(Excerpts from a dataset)
====

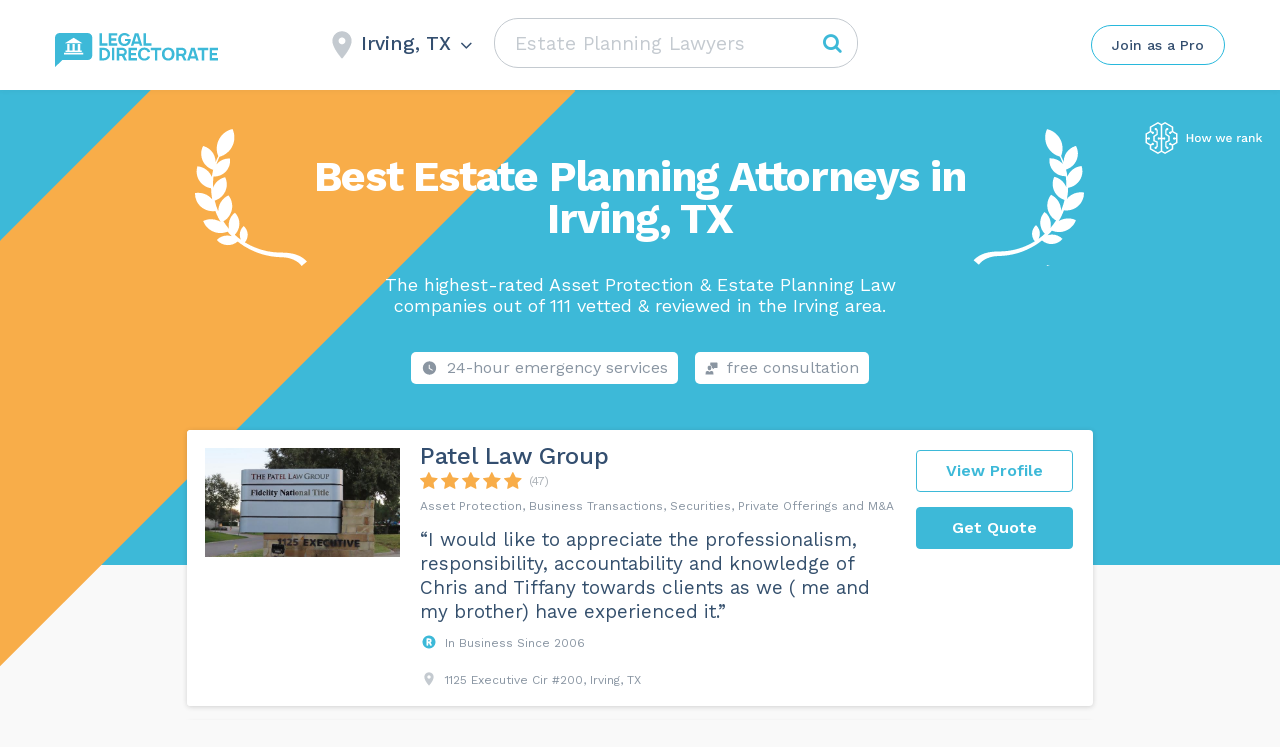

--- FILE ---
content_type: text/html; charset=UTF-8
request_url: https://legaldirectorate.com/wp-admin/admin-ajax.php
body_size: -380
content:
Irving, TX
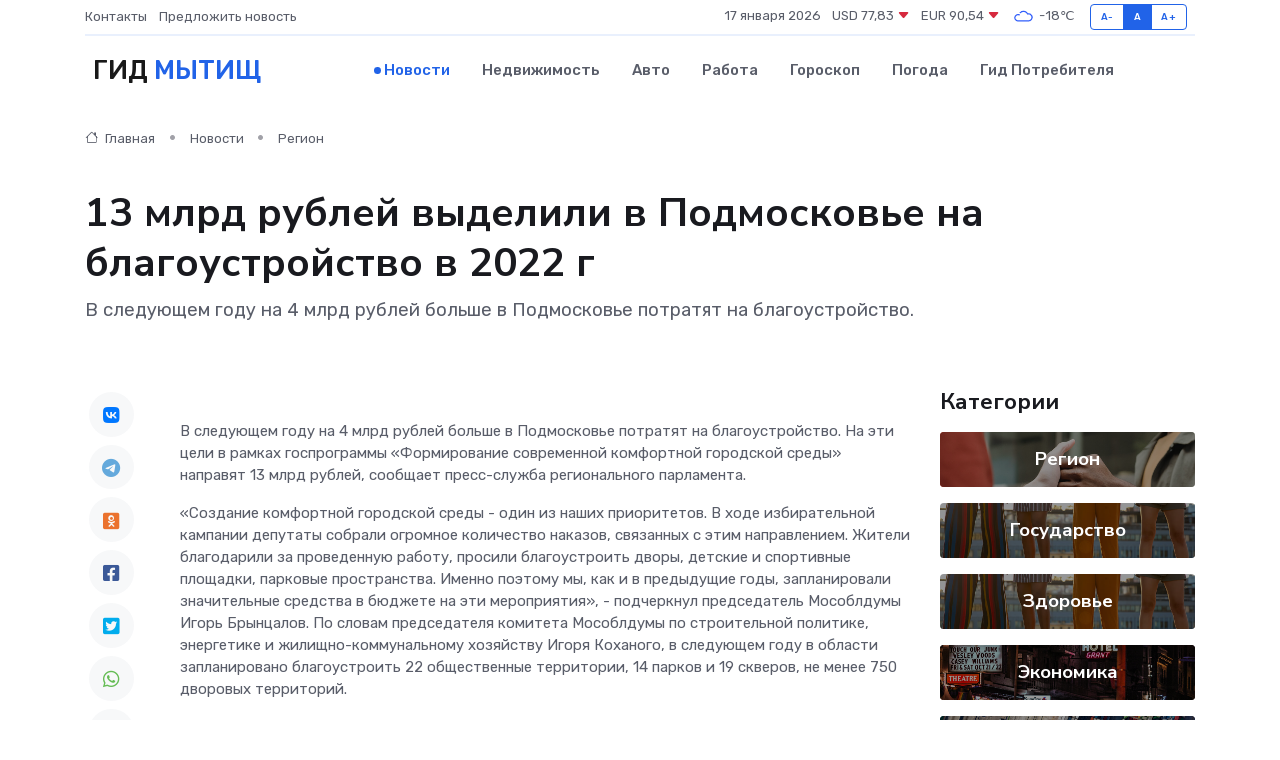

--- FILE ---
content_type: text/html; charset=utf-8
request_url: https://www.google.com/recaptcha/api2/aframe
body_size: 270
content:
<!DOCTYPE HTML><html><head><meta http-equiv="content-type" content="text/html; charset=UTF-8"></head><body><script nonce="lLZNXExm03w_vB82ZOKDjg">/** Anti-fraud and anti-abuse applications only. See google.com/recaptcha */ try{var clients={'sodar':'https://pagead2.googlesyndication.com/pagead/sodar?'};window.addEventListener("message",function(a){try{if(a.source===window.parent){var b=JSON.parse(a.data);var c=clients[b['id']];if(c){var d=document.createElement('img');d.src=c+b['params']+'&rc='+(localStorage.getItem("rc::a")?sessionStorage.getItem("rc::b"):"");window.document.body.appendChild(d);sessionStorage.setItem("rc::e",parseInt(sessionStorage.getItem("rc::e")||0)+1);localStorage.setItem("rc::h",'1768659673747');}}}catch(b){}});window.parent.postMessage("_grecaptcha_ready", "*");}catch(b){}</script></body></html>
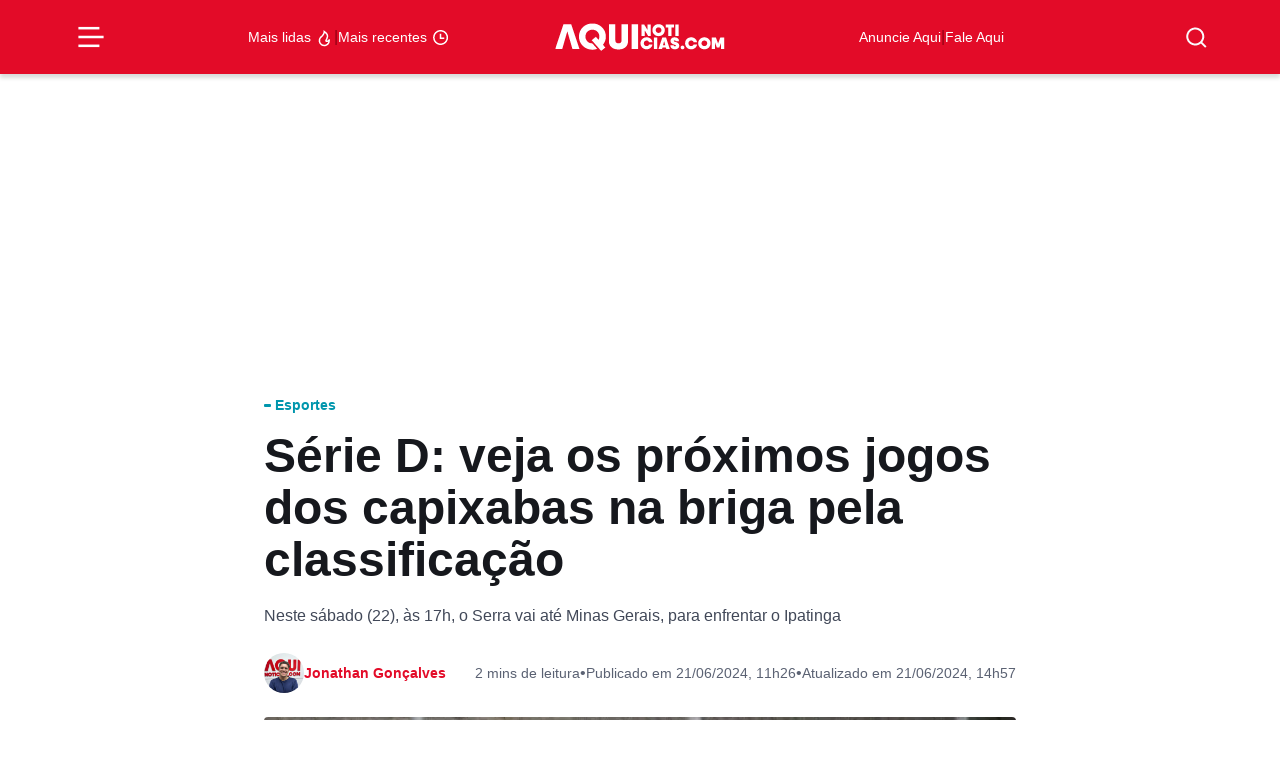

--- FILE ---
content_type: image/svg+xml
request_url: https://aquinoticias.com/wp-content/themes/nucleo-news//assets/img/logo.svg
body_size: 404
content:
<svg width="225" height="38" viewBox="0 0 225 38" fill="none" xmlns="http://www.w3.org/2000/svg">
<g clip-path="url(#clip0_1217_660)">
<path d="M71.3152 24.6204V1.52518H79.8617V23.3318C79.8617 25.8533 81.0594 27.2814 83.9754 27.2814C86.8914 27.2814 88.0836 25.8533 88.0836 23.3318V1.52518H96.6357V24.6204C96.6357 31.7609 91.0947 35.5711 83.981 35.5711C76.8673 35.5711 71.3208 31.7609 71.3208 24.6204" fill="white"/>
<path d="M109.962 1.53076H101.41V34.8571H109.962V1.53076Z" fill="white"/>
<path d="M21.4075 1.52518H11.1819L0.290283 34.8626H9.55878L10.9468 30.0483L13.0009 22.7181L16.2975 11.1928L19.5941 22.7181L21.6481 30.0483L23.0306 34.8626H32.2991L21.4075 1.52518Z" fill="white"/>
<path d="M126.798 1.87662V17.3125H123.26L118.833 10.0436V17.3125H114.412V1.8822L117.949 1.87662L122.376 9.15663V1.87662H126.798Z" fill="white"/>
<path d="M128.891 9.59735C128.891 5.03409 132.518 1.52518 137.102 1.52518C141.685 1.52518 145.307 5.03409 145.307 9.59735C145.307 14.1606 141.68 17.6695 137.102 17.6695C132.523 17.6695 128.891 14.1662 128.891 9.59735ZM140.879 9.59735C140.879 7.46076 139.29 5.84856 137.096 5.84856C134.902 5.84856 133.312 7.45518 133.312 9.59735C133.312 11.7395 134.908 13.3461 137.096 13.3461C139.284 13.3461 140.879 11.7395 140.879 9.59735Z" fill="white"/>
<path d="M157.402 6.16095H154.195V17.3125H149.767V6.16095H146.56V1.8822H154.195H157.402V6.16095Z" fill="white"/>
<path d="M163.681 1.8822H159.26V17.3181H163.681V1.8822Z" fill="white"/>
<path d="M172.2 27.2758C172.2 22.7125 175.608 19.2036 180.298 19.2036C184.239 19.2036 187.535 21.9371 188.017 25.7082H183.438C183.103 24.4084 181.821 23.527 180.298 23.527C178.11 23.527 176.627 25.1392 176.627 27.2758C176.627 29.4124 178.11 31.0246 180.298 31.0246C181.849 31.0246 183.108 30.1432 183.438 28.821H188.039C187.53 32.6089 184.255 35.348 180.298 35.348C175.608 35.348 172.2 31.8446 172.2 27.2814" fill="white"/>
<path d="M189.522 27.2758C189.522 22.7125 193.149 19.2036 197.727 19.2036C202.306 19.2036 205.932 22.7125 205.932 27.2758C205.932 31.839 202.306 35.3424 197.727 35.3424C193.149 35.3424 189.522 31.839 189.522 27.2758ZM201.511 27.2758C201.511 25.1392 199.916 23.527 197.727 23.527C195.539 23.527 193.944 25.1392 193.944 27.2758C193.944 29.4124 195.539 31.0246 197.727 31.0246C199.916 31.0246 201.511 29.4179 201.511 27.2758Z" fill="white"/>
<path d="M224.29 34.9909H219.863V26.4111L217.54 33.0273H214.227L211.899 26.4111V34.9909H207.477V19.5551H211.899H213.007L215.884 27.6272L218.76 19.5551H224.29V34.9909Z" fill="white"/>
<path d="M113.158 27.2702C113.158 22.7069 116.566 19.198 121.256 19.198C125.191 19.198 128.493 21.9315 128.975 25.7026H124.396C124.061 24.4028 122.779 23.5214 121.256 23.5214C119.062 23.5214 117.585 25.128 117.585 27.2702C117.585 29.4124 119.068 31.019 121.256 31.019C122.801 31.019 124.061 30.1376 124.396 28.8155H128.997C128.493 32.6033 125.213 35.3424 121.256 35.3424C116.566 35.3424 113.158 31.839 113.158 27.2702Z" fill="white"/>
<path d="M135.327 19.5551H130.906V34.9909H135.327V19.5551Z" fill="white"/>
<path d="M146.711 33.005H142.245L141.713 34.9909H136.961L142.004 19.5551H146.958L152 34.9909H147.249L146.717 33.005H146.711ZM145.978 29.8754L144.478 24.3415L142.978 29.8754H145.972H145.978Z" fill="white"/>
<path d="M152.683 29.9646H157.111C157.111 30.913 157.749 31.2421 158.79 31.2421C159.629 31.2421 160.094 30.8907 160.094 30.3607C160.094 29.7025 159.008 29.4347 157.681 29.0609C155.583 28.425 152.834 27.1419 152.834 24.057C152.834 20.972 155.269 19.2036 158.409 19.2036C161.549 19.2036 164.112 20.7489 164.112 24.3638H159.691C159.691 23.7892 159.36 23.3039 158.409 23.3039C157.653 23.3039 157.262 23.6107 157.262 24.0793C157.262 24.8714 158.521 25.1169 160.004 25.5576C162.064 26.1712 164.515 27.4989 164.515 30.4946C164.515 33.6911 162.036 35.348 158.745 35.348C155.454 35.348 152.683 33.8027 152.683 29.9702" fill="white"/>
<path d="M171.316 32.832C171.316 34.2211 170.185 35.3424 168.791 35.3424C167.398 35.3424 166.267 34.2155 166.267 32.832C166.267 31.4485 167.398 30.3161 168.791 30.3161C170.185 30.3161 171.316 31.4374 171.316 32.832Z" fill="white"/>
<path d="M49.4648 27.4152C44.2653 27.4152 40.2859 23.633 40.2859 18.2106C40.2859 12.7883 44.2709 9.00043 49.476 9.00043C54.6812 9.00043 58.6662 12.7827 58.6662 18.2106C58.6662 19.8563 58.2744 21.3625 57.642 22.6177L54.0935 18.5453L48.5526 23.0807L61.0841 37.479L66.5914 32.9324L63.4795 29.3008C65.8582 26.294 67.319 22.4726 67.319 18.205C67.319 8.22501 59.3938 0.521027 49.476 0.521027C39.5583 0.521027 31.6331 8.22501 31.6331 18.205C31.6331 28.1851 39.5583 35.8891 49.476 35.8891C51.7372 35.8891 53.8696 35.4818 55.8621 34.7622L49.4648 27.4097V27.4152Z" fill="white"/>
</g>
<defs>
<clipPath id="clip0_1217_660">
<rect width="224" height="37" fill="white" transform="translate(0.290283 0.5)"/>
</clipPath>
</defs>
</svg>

====

# THE TASK
The copy you return must match the records above exactly, minus any images.

# REPLY TO THE EXERCISE
--- FILE ---
content_type: text/html; charset=UTF-8
request_url: https://legaldirectorate.com/wp-admin/admin-ajax.php
body_size: -380
content:
Irving, TX

--- FILE ---
content_type: text/html; charset=utf-8
request_url: https://www.google.com/recaptcha/api2/aframe
body_size: 270
content:
<!DOCTYPE HTML><html><head><meta http-equiv="content-type" content="text/html; charset=UTF-8"></head><body><script nonce="lLZNXExm03w_vB82ZOKDjg">/** Anti-fraud and anti-abuse applications only. See google.com/recaptcha */ try{var clients={'sodar':'https://pagead2.googlesyndication.com/pagead/sodar?'};window.addEventListener("message",function(a){try{if(a.source===window.parent){var b=JSON.parse(a.data);var c=clients[b['id']];if(c){var d=document.createElement('img');d.src=c+b['params']+'&rc='+(localStorage.getItem("rc::a")?sessionStorage.getItem("rc::b"):"");window.document.body.appendChild(d);sessionStorage.setItem("rc::e",parseInt(sessionStorage.getItem("rc::e")||0)+1);localStorage.setItem("rc::h",'1768659673747');}}}catch(b){}});window.parent.postMessage("_grecaptcha_ready", "*");}catch(b){}</script></body></html>

--- FILE ---
content_type: image/svg+xml
request_url: https://aquinoticias.com/wp-content/themes/nucleo-news//assets/img/logo.svg
body_size: 404
content:
<svg width="225" height="38" viewBox="0 0 225 38" fill="none" xmlns="http://www.w3.org/2000/svg">
<g clip-path="url(#clip0_1217_660)">
<path d="M71.3152 24.6204V1.52518H79.8617V23.3318C79.8617 25.8533 81.0594 27.2814 83.9754 27.2814C86.8914 27.2814 88.0836 25.8533 88.0836 23.3318V1.52518H96.6357V24.6204C96.6357 31.7609 91.0947 35.5711 83.981 35.5711C76.8673 35.5711 71.3208 31.7609 71.3208 24.6204" fill="white"/>
<path d="M109.962 1.53076H101.41V34.8571H109.962V1.53076Z" fill="white"/>
<path d="M21.4075 1.52518H11.1819L0.290283 34.8626H9.55878L10.9468 30.0483L13.0009 22.7181L16.2975 11.1928L19.5941 22.7181L21.6481 30.0483L23.0306 34.8626H32.2991L21.4075 1.52518Z" fill="white"/>
<path d="M126.798 1.87662V17.3125H123.26L118.833 10.0436V17.3125H114.412V1.8822L117.949 1.87662L122.376 9.15663V1.87662H126.798Z" fill="white"/>
<path d="M128.891 9.59735C128.891 5.03409 132.518 1.52518 137.102 1.52518C141.685 1.52518 145.307 5.03409 145.307 9.59735C145.307 14.1606 141.68 17.6695 137.102 17.6695C132.523 17.6695 128.891 14.1662 128.891 9.59735ZM140.879 9.59735C140.879 7.46076 139.29 5.84856 137.096 5.84856C134.902 5.84856 133.312 7.45518 133.312 9.59735C133.312 11.7395 134.908 13.3461 137.096 13.3461C139.284 13.3461 140.879 11.7395 140.879 9.59735Z" fill="white"/>
<path d="M157.402 6.16095H154.195V17.3125H149.767V6.16095H146.56V1.8822H154.195H157.402V6.16095Z" fill="white"/>
<path d="M163.681 1.8822H159.26V17.3181H163.681V1.8822Z" fill="white"/>
<path d="M172.2 27.2758C172.2 22.7125 175.608 19.2036 180.298 19.2036C184.239 19.2036 187.535 21.9371 188.017 25.7082H183.438C183.103 24.4084 181.821 23.527 180.298 23.527C178.11 23.527 176.627 25.1392 176.627 27.2758C176.627 29.4124 178.11 31.0246 180.298 31.0246C181.849 31.0246 183.108 30.1432 183.438 28.821H188.039C187.53 32.6089 184.255 35.348 180.298 35.348C175.608 35.348 172.2 31.8446 172.2 27.2814" fill="white"/>
<path d="M189.522 27.2758C189.522 22.7125 193.149 19.2036 197.727 19.2036C202.306 19.2036 205.932 22.7125 205.932 27.2758C205.932 31.839 202.306 35.3424 197.727 35.3424C193.149 35.3424 189.522 31.839 189.522 27.2758ZM201.511 27.2758C201.511 25.1392 199.916 23.527 197.727 23.527C195.539 23.527 193.944 25.1392 193.944 27.2758C193.944 29.4124 195.539 31.0246 197.727 31.0246C199.916 31.0246 201.511 29.4179 201.511 27.2758Z" fill="white"/>
<path d="M224.29 34.9909H219.863V26.4111L217.54 33.0273H214.227L211.899 26.4111V34.9909H207.477V19.5551H211.899H213.007L215.884 27.6272L218.76 19.5551H224.29V34.9909Z" fill="white"/>
<path d="M113.158 27.2702C113.158 22.7069 116.566 19.198 121.256 19.198C125.191 19.198 128.493 21.9315 128.975 25.7026H124.396C124.061 24.4028 122.779 23.5214 121.256 23.5214C119.062 23.5214 117.585 25.128 117.585 27.2702C117.585 29.4124 119.068 31.019 121.256 31.019C122.801 31.019 124.061 30.1376 124.396 28.8155H128.997C128.493 32.6033 125.213 35.3424 121.256 35.3424C116.566 35.3424 113.158 31.839 113.158 27.2702Z" fill="white"/>
<path d="M135.327 19.5551H130.906V34.9909H135.327V19.5551Z" fill="white"/>
<path d="M146.711 33.005H142.245L141.713 34.9909H136.961L142.004 19.5551H146.958L152 34.9909H147.249L146.717 33.005H146.711ZM145.978 29.8754L144.478 24.3415L142.978 29.8754H145.972H145.978Z" fill="white"/>
<path d="M152.683 29.9646H157.111C157.111 30.913 157.749 31.2421 158.79 31.2421C159.629 31.2421 160.094 30.8907 160.094 30.3607C160.094 29.7025 159.008 29.4347 157.681 29.0609C155.583 28.425 152.834 27.1419 152.834 24.057C152.834 20.972 155.269 19.2036 158.409 19.2036C161.549 19.2036 164.112 20.7489 164.112 24.3638H159.691C159.691 23.7892 159.36 23.3039 158.409 23.3039C157.653 23.3039 157.262 23.6107 157.262 24.0793C157.262 24.8714 158.521 25.1169 160.004 25.5576C162.064 26.1712 164.515 27.4989 164.515 30.4946C164.515 33.6911 162.036 35.348 158.745 35.348C155.454 35.348 152.683 33.8027 152.683 29.9702" fill="white"/>
<path d="M171.316 32.832C171.316 34.2211 170.185 35.3424 168.791 35.3424C167.398 35.3424 166.267 34.2155 166.267 32.832C166.267 31.4485 167.398 30.3161 168.791 30.3161C170.185 30.3161 171.316 31.4374 171.316 32.832Z" fill="white"/>
<path d="M49.4648 27.4152C44.2653 27.4152 40.2859 23.633 40.2859 18.2106C40.2859 12.7883 44.2709 9.00043 49.476 9.00043C54.6812 9.00043 58.6662 12.7827 58.6662 18.2106C58.6662 19.8563 58.2744 21.3625 57.642 22.6177L54.0935 18.5453L48.5526 23.0807L61.0841 37.479L66.5914 32.9324L63.4795 29.3008C65.8582 26.294 67.319 22.4726 67.319 18.205C67.319 8.22501 59.3938 0.521027 49.476 0.521027C39.5583 0.521027 31.6331 8.22501 31.6331 18.205C31.6331 28.1851 39.5583 35.8891 49.476 35.8891C51.7372 35.8891 53.8696 35.4818 55.8621 34.7622L49.4648 27.4097V27.4152Z" fill="white"/>
</g>
<defs>
<clipPath id="clip0_1217_660">
<rect width="224" height="37" fill="white" transform="translate(0.290283 0.5)"/>
</clipPath>
</defs>
</svg>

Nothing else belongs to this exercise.